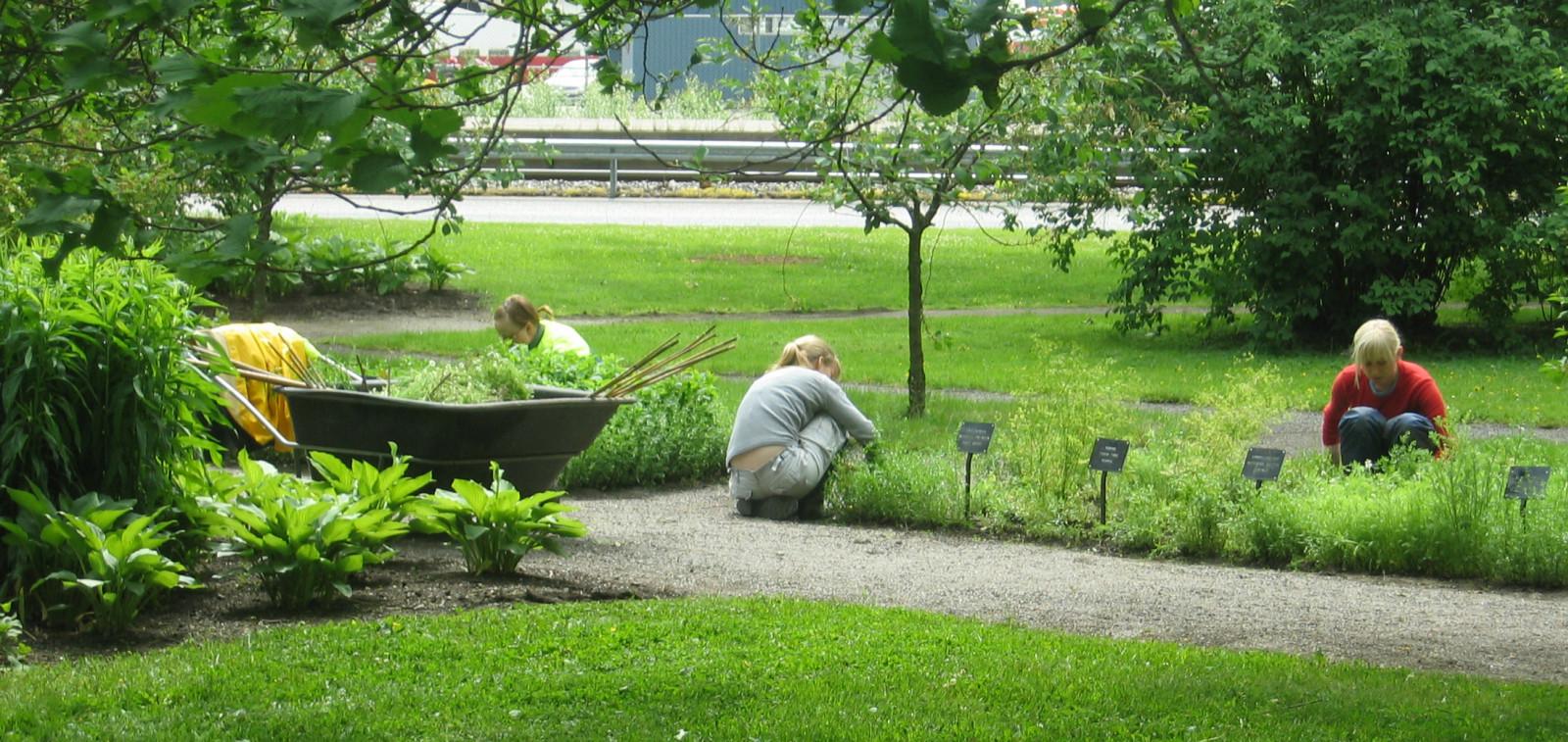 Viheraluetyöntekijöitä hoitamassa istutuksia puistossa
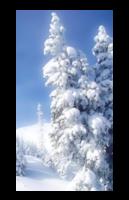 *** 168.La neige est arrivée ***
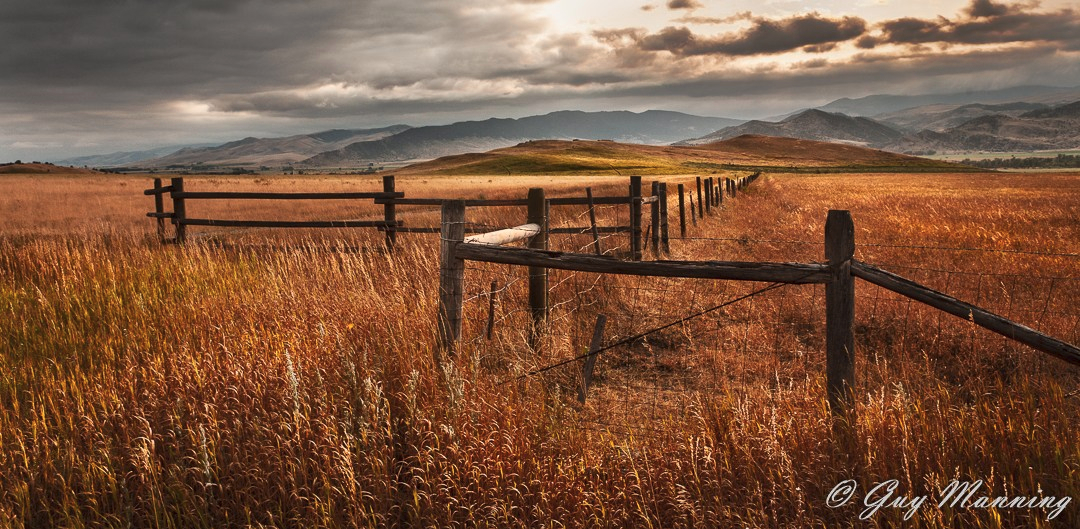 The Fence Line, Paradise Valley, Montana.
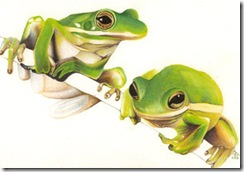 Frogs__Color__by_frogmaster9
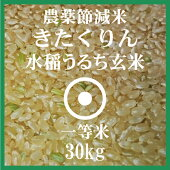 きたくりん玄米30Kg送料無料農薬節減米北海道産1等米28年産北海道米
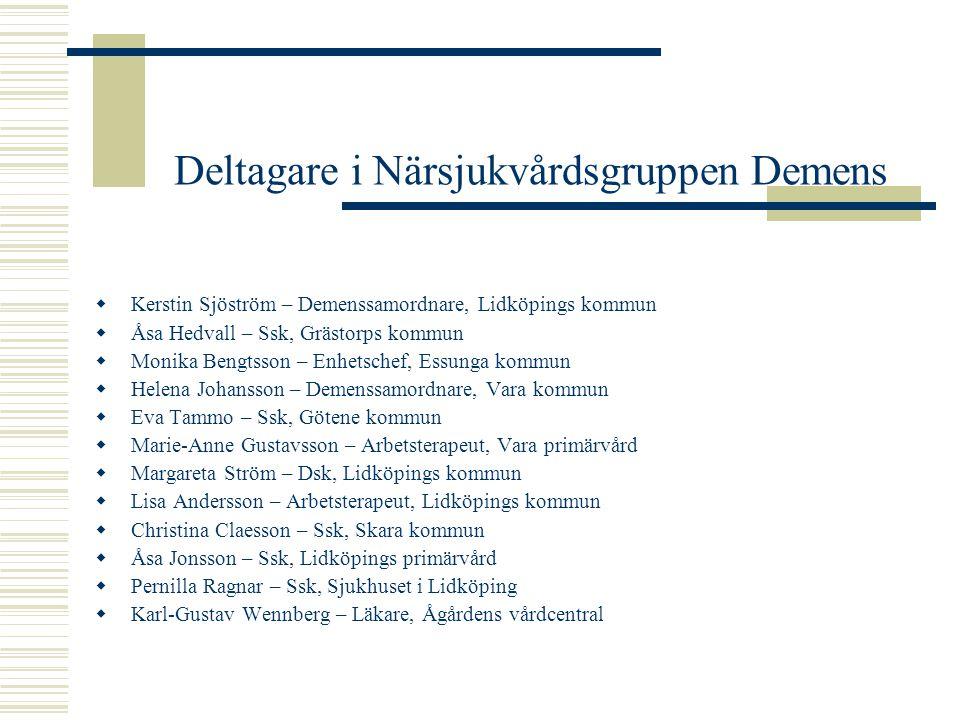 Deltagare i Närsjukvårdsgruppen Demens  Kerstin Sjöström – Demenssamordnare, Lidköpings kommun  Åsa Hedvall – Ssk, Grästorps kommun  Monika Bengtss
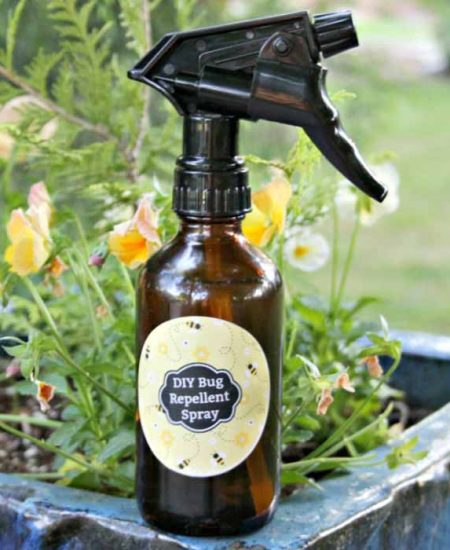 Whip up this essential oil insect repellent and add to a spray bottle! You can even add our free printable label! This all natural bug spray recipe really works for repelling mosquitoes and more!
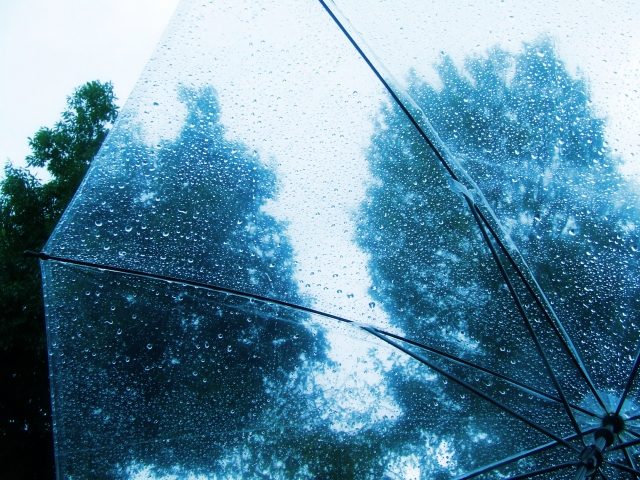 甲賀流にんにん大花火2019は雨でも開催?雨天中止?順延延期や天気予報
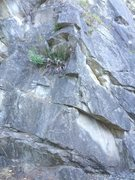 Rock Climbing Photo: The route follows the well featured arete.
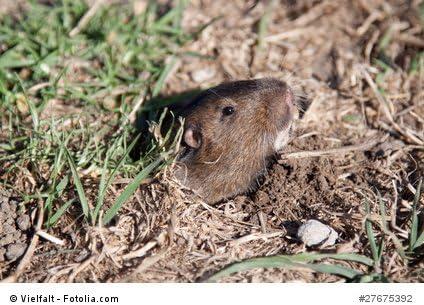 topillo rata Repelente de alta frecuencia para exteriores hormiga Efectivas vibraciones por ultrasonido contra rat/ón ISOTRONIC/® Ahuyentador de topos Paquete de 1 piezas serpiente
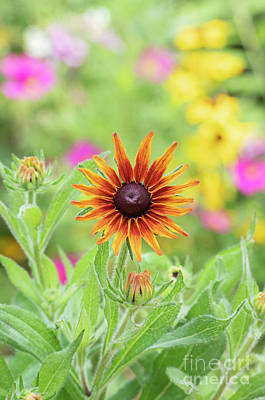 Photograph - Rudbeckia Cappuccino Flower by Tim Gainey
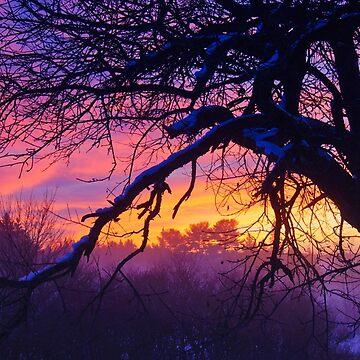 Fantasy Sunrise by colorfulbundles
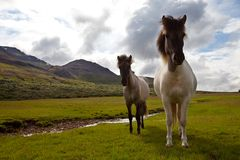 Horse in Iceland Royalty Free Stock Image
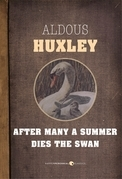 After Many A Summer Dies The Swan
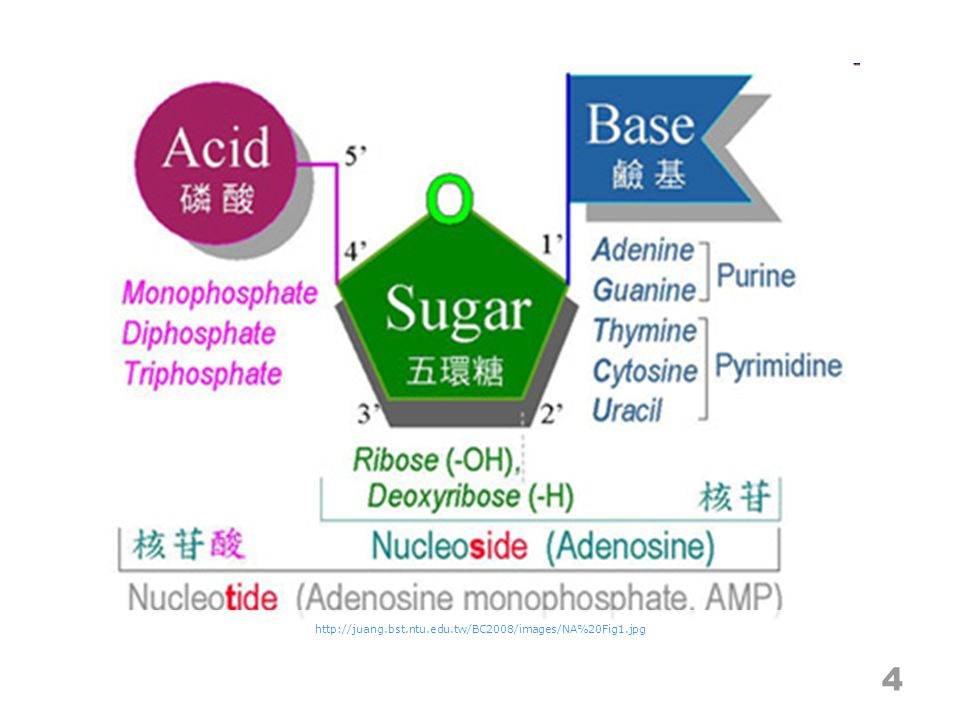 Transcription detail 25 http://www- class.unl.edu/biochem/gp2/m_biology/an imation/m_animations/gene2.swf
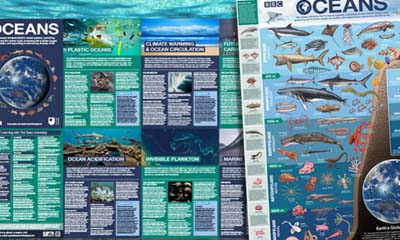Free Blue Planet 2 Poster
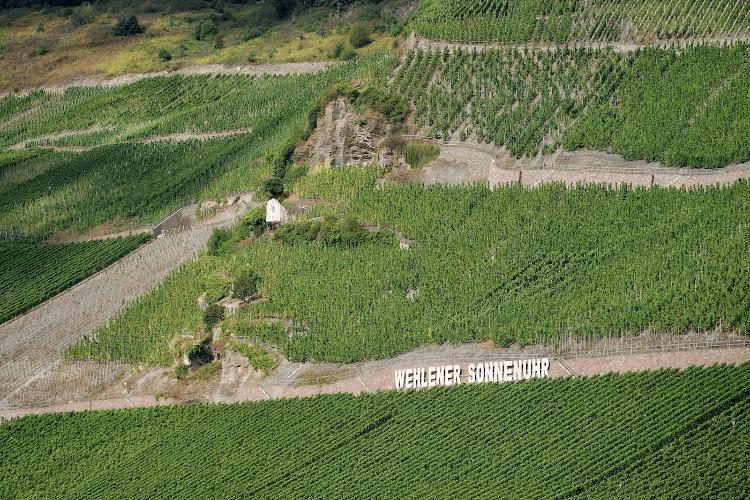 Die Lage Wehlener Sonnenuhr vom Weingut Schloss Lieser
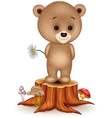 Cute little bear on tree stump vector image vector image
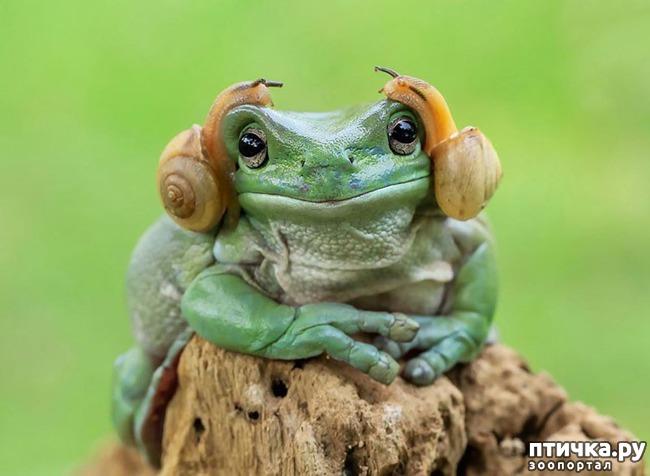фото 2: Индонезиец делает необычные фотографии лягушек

_Aim of the task_
Please give again the entries word for word, starting at the first line and ending with the line that contains "Deltagare i Närsjukvårdsgruppen"; include both of those lines but none of the pictures.

_Exercise solution_
 Viheraluetyöntekijöitä hoitamassa istutuksia puistossa
 *** 168.La neige est arrivée ***
 The Fence Line, Paradise Valley, Montana.
 Frogs__Color__by_frogmaster9
 きたくりん玄米30Kg送料無料農薬節減米北海道産1等米28年産北海道米
 Deltagare i Närsjukvårdsgruppen Demens  Kerstin Sjöström – Demenssamordnare, Lidköpings kommun  Åsa Hedvall – Ssk, Grästorps kommun  Monika Bengtss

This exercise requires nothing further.